Estava em um restaurante da cidade em um dia desses e pessoas na mesa ao lado chamaram minha atenção. Eram três mesas juntas. Em uma delas estava a mãe, seu filho com, aproximadamente, 7 anos, e a filha, com cerca de 2 anos. Na mesa ao lado, estavam a bolsa, a sacola de fraldas e as mamadeiras. Na terceira mesa estava o pai. Eu não vi, em nenhum momento, a mãe comendo, pois ela dava comida na boca de seu filho de 7 anos. Enquanto ele mastigava, era a vez de matar a fome da criança menor.

Enquanto isso, o pai comia vagarosamente a sua refeição, enquanto falava com a esposa, que, na verdade, não conseguia prestar atenção no que ele falava, já que, cada vez que a boca de um dos filhos estava sem comida, um deles reclamava. E o pai, depois de acabar a sua refeição, foi ao interior do restaurante e voltou com um delicioso sorvete, enquanto a mãe acabava de dar comida no bico de seus filhotes... Assim que acabou de servir a refeição aos filhos, ela gentilmente levantou e também buscou sorvetes, só que não para ela, mas para os filhos... Deu o sorvete à filha menor, que o tomou sozinha e deu ao filho, que, em alguns instantes, estava com dificuldades de tomá-lo sozinho. A mãe pegou o sorvete e deu em sua boca, como fez anteriormente com a comida.

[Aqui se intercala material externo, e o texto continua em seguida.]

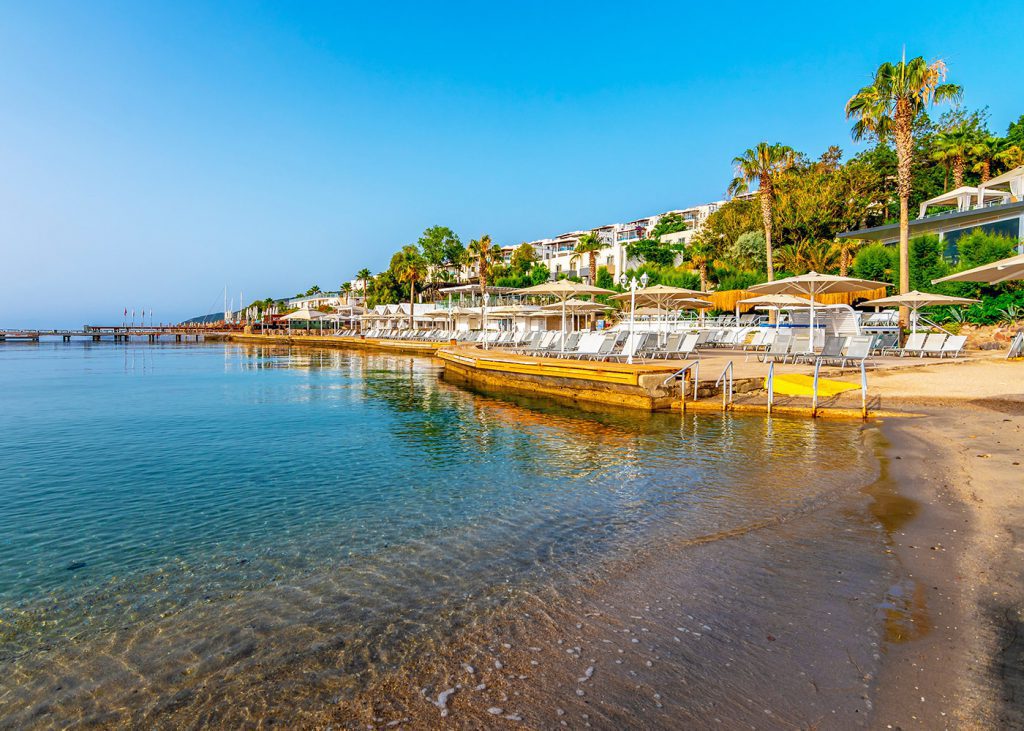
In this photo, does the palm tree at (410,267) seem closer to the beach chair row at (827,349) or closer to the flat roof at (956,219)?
the flat roof at (956,219)

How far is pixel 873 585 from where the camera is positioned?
146 inches

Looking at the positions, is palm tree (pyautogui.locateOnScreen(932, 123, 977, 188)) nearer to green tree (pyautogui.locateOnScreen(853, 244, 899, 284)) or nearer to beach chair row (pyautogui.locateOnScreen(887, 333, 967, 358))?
green tree (pyautogui.locateOnScreen(853, 244, 899, 284))

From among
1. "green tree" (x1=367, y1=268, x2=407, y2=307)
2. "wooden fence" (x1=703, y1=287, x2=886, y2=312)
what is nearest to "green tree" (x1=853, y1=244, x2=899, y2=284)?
"wooden fence" (x1=703, y1=287, x2=886, y2=312)

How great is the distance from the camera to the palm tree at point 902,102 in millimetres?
19406

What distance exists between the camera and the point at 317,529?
17.4ft

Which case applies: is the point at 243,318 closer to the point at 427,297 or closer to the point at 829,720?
the point at 427,297

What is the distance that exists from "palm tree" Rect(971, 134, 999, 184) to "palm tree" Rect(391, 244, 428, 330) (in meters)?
40.6

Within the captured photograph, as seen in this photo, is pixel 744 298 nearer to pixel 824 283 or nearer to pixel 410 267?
pixel 824 283

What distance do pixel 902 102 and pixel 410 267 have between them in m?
43.7

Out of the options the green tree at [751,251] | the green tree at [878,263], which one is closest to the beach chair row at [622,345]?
the green tree at [878,263]

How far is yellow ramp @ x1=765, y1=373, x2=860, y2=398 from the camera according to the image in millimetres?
11258

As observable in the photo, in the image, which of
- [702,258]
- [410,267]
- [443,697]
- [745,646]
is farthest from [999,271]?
[410,267]

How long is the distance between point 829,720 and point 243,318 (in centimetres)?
10777

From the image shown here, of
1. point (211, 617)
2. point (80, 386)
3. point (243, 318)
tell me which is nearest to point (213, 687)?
point (211, 617)
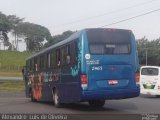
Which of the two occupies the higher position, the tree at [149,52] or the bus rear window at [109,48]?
the tree at [149,52]

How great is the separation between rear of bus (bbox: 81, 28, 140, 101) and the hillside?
76.0m

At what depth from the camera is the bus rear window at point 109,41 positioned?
65.7ft

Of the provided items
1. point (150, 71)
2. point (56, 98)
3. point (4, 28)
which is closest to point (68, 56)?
point (56, 98)

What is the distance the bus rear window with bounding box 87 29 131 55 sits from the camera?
65.7 ft

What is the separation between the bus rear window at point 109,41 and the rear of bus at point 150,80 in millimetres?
13030

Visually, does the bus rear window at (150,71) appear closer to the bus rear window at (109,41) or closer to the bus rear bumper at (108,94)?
the bus rear window at (109,41)

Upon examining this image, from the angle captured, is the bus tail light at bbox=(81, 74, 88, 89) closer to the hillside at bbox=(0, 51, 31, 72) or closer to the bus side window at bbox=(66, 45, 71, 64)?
the bus side window at bbox=(66, 45, 71, 64)

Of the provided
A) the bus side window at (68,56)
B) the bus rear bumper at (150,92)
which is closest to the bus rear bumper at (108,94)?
the bus side window at (68,56)

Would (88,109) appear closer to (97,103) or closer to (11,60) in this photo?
(97,103)

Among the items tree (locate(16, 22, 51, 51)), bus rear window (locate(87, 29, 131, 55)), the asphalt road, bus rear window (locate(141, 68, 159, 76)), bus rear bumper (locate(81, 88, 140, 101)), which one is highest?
tree (locate(16, 22, 51, 51))

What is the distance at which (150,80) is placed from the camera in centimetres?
3362

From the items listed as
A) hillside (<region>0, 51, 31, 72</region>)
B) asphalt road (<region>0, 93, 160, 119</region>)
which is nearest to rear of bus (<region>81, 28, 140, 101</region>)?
asphalt road (<region>0, 93, 160, 119</region>)

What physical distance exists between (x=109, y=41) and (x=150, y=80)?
13.9m

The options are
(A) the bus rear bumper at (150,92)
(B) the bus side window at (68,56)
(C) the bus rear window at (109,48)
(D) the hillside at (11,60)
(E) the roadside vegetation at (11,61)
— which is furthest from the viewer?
(D) the hillside at (11,60)
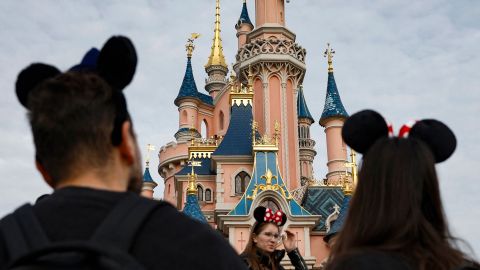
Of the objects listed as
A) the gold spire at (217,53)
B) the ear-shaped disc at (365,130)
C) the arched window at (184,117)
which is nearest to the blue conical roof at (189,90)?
the arched window at (184,117)

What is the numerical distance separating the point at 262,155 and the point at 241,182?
4.94 ft

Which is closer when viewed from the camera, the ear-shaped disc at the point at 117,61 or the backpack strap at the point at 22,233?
the backpack strap at the point at 22,233

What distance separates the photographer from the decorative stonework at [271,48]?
89.5 ft

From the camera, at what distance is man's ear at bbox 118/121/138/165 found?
174 cm

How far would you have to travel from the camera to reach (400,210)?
1.98 metres

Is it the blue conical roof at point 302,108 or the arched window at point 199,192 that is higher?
the blue conical roof at point 302,108

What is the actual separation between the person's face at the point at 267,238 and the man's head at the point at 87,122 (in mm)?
3425

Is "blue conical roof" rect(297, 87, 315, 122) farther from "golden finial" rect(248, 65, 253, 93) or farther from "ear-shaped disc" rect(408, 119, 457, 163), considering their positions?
"ear-shaped disc" rect(408, 119, 457, 163)

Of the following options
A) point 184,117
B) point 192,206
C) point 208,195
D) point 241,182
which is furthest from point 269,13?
point 184,117

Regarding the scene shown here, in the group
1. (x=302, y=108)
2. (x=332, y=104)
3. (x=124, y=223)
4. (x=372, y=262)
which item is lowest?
(x=372, y=262)

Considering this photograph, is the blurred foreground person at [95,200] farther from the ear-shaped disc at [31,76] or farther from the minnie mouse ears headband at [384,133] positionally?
the minnie mouse ears headband at [384,133]

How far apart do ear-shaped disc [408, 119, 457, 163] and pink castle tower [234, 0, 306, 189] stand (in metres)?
23.8

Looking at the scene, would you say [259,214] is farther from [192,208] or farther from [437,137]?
[192,208]

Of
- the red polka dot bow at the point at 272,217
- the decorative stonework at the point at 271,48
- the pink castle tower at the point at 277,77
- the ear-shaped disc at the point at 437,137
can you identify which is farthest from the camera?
the decorative stonework at the point at 271,48
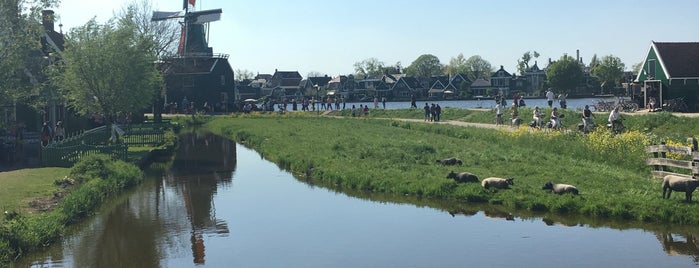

Será que ela percebeu a atitude de seu marido e não conseguiu vislumbrar que seu filho será como ele, num futuro próximo? Achando que tudo deve ser feito pra ele e por ele, e que ele não precisa se preocupar com o bem-estar dos outros? Ou será que tudo isso foi presente do Dia dos Pais? Tomara que sim, pois era a véspera!